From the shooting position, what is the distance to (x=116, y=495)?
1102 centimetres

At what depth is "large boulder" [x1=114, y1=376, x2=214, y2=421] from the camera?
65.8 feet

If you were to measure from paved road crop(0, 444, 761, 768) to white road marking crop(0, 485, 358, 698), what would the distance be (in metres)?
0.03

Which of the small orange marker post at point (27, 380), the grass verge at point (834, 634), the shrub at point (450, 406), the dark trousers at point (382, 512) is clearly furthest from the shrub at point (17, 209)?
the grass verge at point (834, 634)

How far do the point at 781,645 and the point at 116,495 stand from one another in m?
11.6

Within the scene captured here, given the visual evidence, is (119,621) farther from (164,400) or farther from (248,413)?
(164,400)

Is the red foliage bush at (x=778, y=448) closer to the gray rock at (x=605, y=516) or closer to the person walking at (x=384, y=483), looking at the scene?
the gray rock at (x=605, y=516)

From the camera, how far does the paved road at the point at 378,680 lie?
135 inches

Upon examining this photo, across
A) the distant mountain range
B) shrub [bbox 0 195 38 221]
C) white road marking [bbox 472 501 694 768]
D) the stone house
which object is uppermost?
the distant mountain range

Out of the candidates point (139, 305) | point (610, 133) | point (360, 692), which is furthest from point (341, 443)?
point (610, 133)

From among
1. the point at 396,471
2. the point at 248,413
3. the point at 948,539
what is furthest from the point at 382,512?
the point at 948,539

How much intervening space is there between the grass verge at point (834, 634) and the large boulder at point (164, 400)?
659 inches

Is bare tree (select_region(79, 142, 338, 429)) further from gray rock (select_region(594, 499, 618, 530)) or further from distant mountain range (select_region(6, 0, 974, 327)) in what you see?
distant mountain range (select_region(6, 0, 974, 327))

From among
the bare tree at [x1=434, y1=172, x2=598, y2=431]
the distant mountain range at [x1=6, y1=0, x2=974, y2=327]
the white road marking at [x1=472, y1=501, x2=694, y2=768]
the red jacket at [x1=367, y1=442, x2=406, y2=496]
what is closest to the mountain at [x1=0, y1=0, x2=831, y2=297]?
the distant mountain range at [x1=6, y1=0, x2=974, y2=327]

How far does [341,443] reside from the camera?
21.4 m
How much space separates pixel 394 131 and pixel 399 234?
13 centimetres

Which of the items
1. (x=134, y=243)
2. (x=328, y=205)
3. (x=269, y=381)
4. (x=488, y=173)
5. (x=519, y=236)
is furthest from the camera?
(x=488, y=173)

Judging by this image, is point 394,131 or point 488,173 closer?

────────────────────────────────────────

*DIRECTIONS:* Rescale everything from the line containing "How far does [341,443]" down to the end of the records, both ends included. Reproduce every line with the requests unchanged, but multiply each number in the answers, whether a distance or a coordinate, by 1.25, rounding to the number of decimal places it originally had and rounding halves up.

*RESULT BELOW:*
How far does [341,443] reside from the camera?
26.8 m
How much space separates pixel 394 131 and pixel 399 234?
16 centimetres

Which of the items
1. (x=134, y=243)
2. (x=328, y=205)
3. (x=269, y=381)
4. (x=488, y=173)
5. (x=519, y=236)
is furthest from the camera?
(x=610, y=216)

Judging by this image, is point 394,131 or point 488,173 closer?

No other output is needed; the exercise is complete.